By Mainimo Edmond Nyuyki
The sudden eruption of COVID 19 pandemic has set the whole world off the balance. As a matter of fact, everyone is living the reality of such a historic outbreak. Most countries in the world have witnessed a national lockdown in an attempt to curb the prevalence of this deadly viral disease. This expedient effort has subjected most sectors in Uganda to a lockdown since March 30, 2020; with only the essential ones allowed to operate under strict directives from the ministry of health.
The phrase; “For Community Transformation” encapsulates the ideals of Gulu University. Nonetheless, community engagement has become a daunting task in this unprecedented time. Empowering rural farmers who play a key role in our agricultural value chains, unlocking the economic potential of those in post crises and poverty-stricken communities remains an urgent and unfinished business. One of the things that the world has to come in terms with is that this pandemic may tarry for a while and so, as a way of consolidating and accelerating what was realized before the outbreak of COVID 19, community transformation using all possible means remains a noble course to pursue.

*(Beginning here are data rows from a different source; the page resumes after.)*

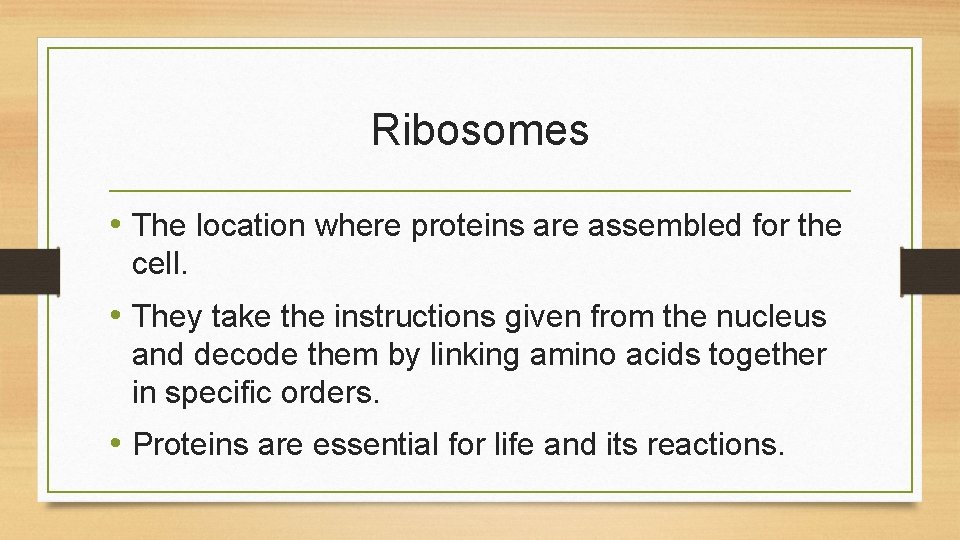 Ribosomes

• The location where proteins are assembled for the cell.

• They take the instructions given from the nucleus and decode them by linking amino acids together in specific orders.

• Proteins are essential for life and its reactions.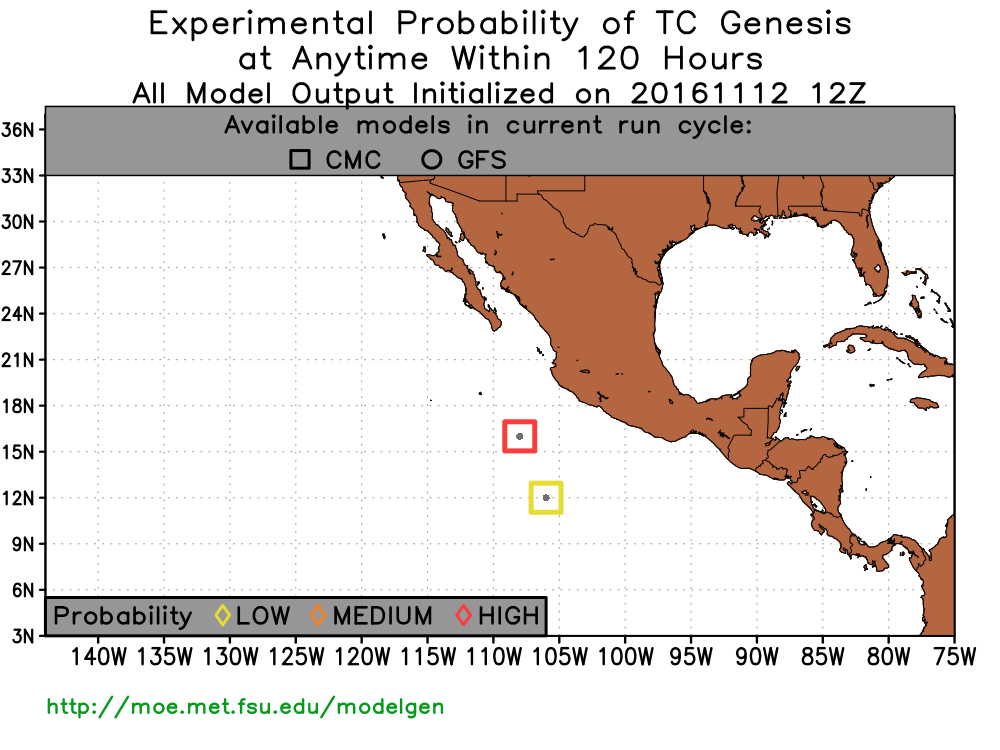 Experimental Probability of TC Genesis
at Anytime Within 120 Hours
All Model Output Initialized on 20161112 12Z

Available models in current run cycle:
CMC GFS

36N
33N
30N
27N
24N
21N
18N
15N
12N
9N
6N
3N

Probability LOW MEDIUM HIGH

140W 135W 130W 125W 120W 115W 110W 105W 100W 95W 90W 85W 80W 75W

http://moe.met.fsu.edu/modelgen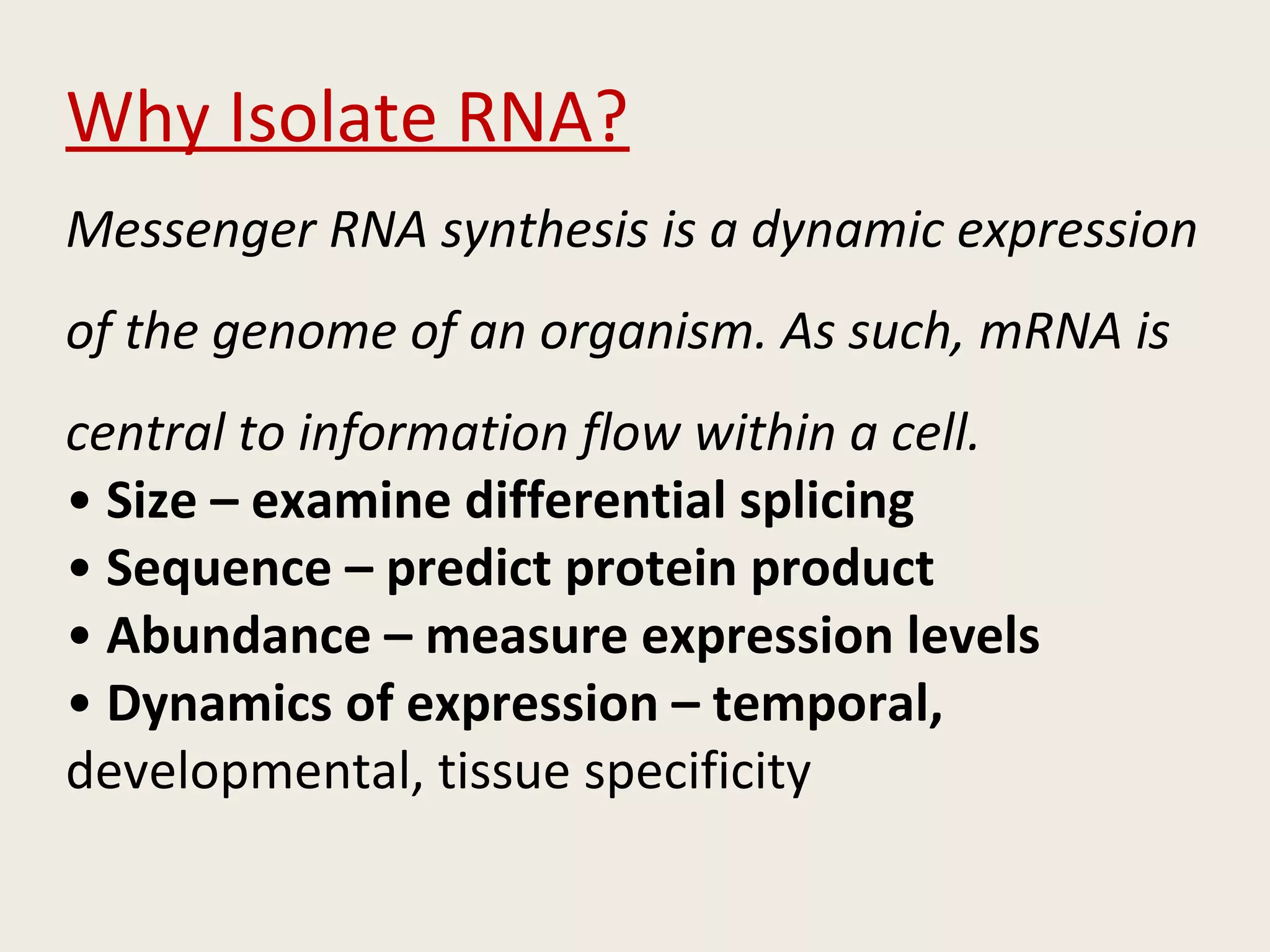 Why Isolate RNA?

Messenger RNA synthesis is a dynamic expression of the genome of an organism. As such, mRNA is central to information flow within a cell.

• Size – examine differential splicing
• Sequence – predict protein product
• Abundance – measure expression levels
• Dynamics of expression – temporal, developmental, tissue specificity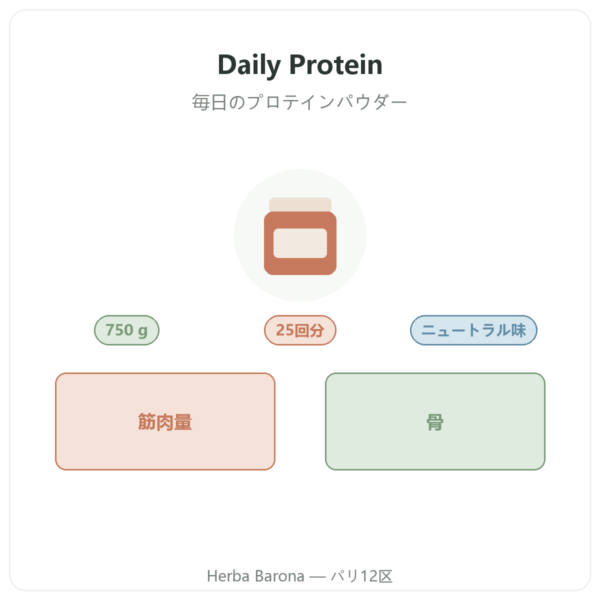 Daily Protein

毎日のプロテインパウダー

750 g

25回分

ニュートラル味

筋肉量

骨

Herba Barona — パリ12区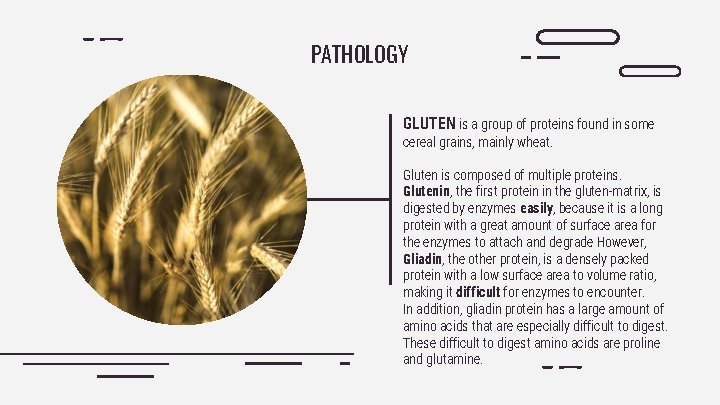 PATHOLOGY

GLUTEN is a group of proteins found in some cereal grains, mainly wheat.

Gluten is composed of multiple proteins. Glutenin, the first protein in the gluten-matrix, is digested by enzymes easily, because it is a long protein with a great amount of surface area for the enzymes to attach and degrade However, Gliadin, the other protein, is a densely packed protein with a low surface area to volume ratio, making it difficult for enzymes to encounter. In addition, gliadin protein has a large amount of amino acids that are especially difficult to digest. These difficult to digest amino acids are proline and glutamine.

I find nothing more fulfilling than working with smallholder farmers of the post conflict communities of Northern Uganda. Conducting field activities with them like business incubation and coaching, trainings on group dynamics, entrepreneurship (farming as a business) trainings and financial management trainings (VSLA Methodology) has been a great experience for me in this period. One has been so inspired and encouraged by the vigilance, discipline and compliance the rural community demonstrated with respect to the COVID 19 guidelines.
To these farmer groups, noncompliance to the guidelines is disservice to the entire nation. In addition, they have embraced this uncertain and challenging time with determination, resilience and faith that they will still succeed. For example, “Tute ber” farmers group of Nwoya district still represent her name (Hard work pays)as members still work relentlessly with the hope that their hard work will be rewarded. Tii Pi Ayim farmers group of Omoro district like the name (work for the future) is still actively working for the improvement of livelihood and Tic matek ryemo can farmers group of Omoro district just to name a few is still representing her name (Hard work alleviates poverty) by equally working diligently to unlock her economic potential. Little drops of water make the mighty ocean is a proverb one has used in encouraging farmers to save consistently in their VSLA. In the same light, do not underestimate your little contribution towards community transformation; start doing something because the ripple effect will be great.
My stay in Uganda and interactions with several communities like the refugee camps in West Nile region of Uganda has built in me the capacity to work in multicultural and diverse linguistic settings. I have gained a deeper spirit of pan Africanism and integration, ability to draw insightfully from experiences as well as a sense of responsibility necessary to give a meaningful contribution to the growth and development of Cameroon and Africa at large.
I am indebted to the MasterCard foundation and RUFORUM for toiling tirelessly to give hope to the African youth. Unquestionably, I have come to believe that for every steep uphill, there is always a gentle downhill. The gift of their time, energy, monumental support and unconditional love cannot be ignored.